Physicists at the National Institute of Standards and Technology (NIST) have built and tested a device for trapping electrically charged atoms (ions) that potentially could process dozens of ions at once with the most versatile control of any trap demonstrated to date. The novel design is a first attempt to systematically scale up from traps that hold a few ions in a few locations to large trap arrays that can process many ions simultaneously, with the ultimate goal of building a practical quantum computer.

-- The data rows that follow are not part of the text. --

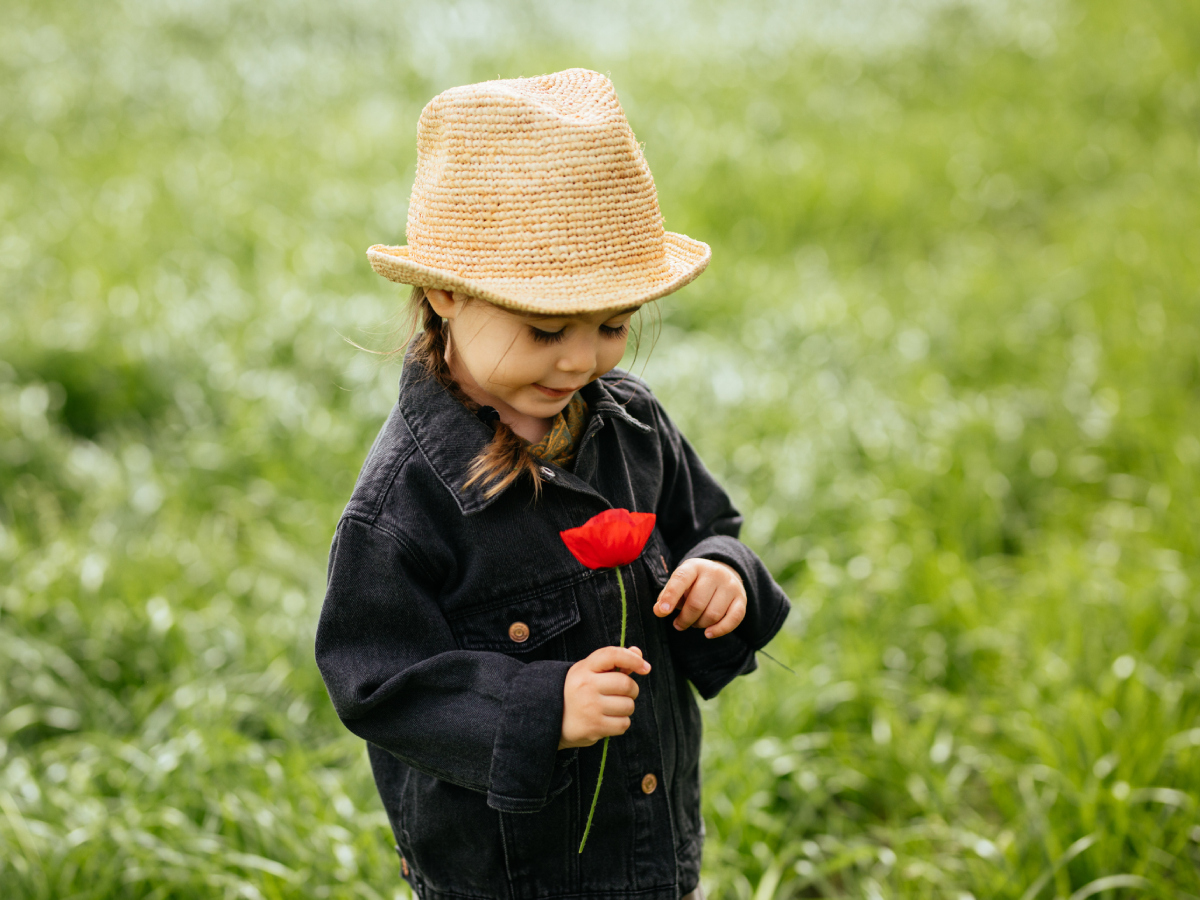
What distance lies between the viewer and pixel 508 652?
1438 millimetres

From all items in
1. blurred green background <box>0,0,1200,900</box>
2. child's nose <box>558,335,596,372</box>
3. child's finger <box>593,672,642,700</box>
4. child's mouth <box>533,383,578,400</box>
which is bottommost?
blurred green background <box>0,0,1200,900</box>

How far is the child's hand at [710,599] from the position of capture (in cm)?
143

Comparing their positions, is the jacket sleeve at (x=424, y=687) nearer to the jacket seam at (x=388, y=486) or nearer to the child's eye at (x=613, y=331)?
the jacket seam at (x=388, y=486)

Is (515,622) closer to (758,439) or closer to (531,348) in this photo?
(531,348)

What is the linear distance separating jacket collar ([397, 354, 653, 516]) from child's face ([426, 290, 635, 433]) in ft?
0.18

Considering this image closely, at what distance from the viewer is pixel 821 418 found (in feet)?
13.5

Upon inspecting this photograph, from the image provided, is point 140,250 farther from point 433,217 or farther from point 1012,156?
point 1012,156

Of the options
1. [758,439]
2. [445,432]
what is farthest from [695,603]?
[758,439]

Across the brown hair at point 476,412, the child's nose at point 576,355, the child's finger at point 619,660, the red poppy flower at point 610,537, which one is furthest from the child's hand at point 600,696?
the child's nose at point 576,355

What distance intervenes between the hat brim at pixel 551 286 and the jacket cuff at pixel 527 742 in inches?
17.9

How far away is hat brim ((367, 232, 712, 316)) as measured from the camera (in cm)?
125

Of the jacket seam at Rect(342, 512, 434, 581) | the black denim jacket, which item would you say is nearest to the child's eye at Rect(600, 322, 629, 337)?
the black denim jacket

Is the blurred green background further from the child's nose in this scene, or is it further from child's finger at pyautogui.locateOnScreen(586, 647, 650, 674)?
the child's nose

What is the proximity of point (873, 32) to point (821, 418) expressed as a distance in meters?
5.73
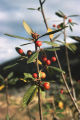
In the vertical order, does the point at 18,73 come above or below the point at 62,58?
below

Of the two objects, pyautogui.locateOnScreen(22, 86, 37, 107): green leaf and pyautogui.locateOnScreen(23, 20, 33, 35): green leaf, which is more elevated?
pyautogui.locateOnScreen(23, 20, 33, 35): green leaf

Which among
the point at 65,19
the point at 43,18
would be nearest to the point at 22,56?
the point at 43,18

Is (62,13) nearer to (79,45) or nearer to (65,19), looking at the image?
(65,19)

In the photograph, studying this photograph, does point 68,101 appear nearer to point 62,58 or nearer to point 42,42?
point 62,58

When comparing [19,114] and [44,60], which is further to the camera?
[19,114]

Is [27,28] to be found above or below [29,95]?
above

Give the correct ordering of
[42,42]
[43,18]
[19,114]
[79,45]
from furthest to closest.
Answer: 1. [79,45]
2. [19,114]
3. [43,18]
4. [42,42]

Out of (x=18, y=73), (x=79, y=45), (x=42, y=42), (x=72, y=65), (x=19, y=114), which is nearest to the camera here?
(x=42, y=42)

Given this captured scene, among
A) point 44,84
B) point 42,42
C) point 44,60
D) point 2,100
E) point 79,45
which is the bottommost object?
point 2,100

Made of a quartz wafer coated with gold in an oval shape roughly 2 by 4 millimeters, NIST's "racetrack" ion trap features 150 work zones where qubits—ions encoding 1s and 0s in their "spins"—could be stored and transported using electric fields and manipulated with laser beams for information processing. The trap theoretically could be scaled up to a much larger number of zones and mass fabricated in a variety of materials. Preliminary testing of the trap, including loading of 10 magnesium ions at once and transport of an ion through a junction between channels, is described in a new paper.*
Geometry is a key feature of the new trap design. This is the first demonstration of ion transport through a junction in a trap where all electrodes are located on one flat surface, a more scalable design than the multilayer ion traps originally developed. The various electrodes are used to position and move the ions. At least three adjacent electrodes are needed to hold an ion in a dedicated energy "well." This well and the ion can then be moved around to different locations by applying voltages to several other electrodes. The modular design would allow the addition of extra rings, which could significantly increase capabilities, according to Jason Amini, who designed the trap while a NIST postdoctoral researcher and is now at the Georgia Tech Quantum Institute in Atlanta.

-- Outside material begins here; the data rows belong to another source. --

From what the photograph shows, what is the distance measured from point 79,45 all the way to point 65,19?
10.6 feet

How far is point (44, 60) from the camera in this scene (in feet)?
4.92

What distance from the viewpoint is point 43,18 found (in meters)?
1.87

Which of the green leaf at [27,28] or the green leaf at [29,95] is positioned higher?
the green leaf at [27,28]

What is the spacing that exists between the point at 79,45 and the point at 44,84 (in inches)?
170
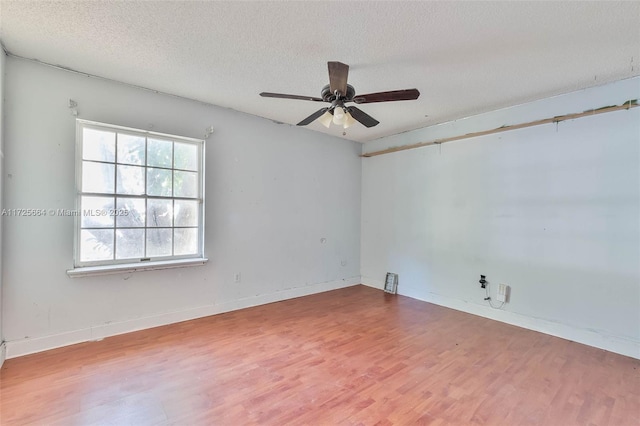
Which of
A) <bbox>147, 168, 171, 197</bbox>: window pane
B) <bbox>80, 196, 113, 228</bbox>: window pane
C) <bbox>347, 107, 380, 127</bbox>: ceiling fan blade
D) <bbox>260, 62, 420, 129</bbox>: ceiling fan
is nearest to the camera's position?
<bbox>260, 62, 420, 129</bbox>: ceiling fan

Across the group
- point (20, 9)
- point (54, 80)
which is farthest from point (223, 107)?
point (20, 9)

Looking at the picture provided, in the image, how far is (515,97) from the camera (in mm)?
3301

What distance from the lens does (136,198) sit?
318cm

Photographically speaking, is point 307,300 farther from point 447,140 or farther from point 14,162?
point 14,162

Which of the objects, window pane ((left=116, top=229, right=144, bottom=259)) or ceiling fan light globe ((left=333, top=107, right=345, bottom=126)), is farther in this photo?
window pane ((left=116, top=229, right=144, bottom=259))

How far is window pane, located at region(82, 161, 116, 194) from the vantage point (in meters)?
2.90

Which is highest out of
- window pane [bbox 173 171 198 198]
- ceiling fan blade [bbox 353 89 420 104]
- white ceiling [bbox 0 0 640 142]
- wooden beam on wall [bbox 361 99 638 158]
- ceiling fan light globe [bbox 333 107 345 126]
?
white ceiling [bbox 0 0 640 142]

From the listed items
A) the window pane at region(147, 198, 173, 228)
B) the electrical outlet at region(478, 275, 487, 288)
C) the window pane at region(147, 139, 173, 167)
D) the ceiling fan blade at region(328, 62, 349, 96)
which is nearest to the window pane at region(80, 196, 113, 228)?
the window pane at region(147, 198, 173, 228)

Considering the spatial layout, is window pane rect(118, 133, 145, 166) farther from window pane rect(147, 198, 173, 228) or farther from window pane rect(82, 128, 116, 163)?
window pane rect(147, 198, 173, 228)

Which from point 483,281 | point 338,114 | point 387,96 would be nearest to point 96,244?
point 338,114

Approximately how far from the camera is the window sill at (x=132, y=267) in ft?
9.19

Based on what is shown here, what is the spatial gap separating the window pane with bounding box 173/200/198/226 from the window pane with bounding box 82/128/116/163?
82cm

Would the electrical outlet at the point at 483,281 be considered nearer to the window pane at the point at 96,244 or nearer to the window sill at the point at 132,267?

"The trap design demonstrates the use of a basic component library that can be quickly assembled to form structures optimized for a particular experiment," Amini says. "We can imagine rapid development of traps tailored to individual experiments."
The video shows the operation of NIST’s racetrack trap, a device for processing electrically charged atoms (ions) in a future quantum computer. The video is a composite to help visualize ion transport through the trap. The background is a computer-aided design drawing of Y-junction electrodes in the trap. Overlaid on that drawing is a video of a magnesium ion being moved by electric fields in the real trap. Credit: Amini/NIST
NIST scientists are continuing development of the racetrack ion trap as well as other designs. The new work was funded in part by the Intelligence Advanced Research Projects Activity and the Office of Naval Research. Four of the 10 authors of the new paper were postdoctoral or guest researchers at NIST at the time of the research and are currently affiliated with the Georgia Tech Quantum Institute, Atlanta, Ga.; Council for Scientific and Industrial Research, Pretoria, South Africa; Centre for Quantum Technologies, National University of Singapore; and Institut Neel-CNRS, Grenoble, France.
* J.M. Amini, H. Uys, J.H. Wesenberg, S. Seidelin, J. Britton, J.J. Bollinger, D. Leibfried, C. Ospelkaus, A.P. VanDevender and D.J. Wineland. Toward scalable ion traps for quantum information processing. New Journal of Physics. March 16, 2010.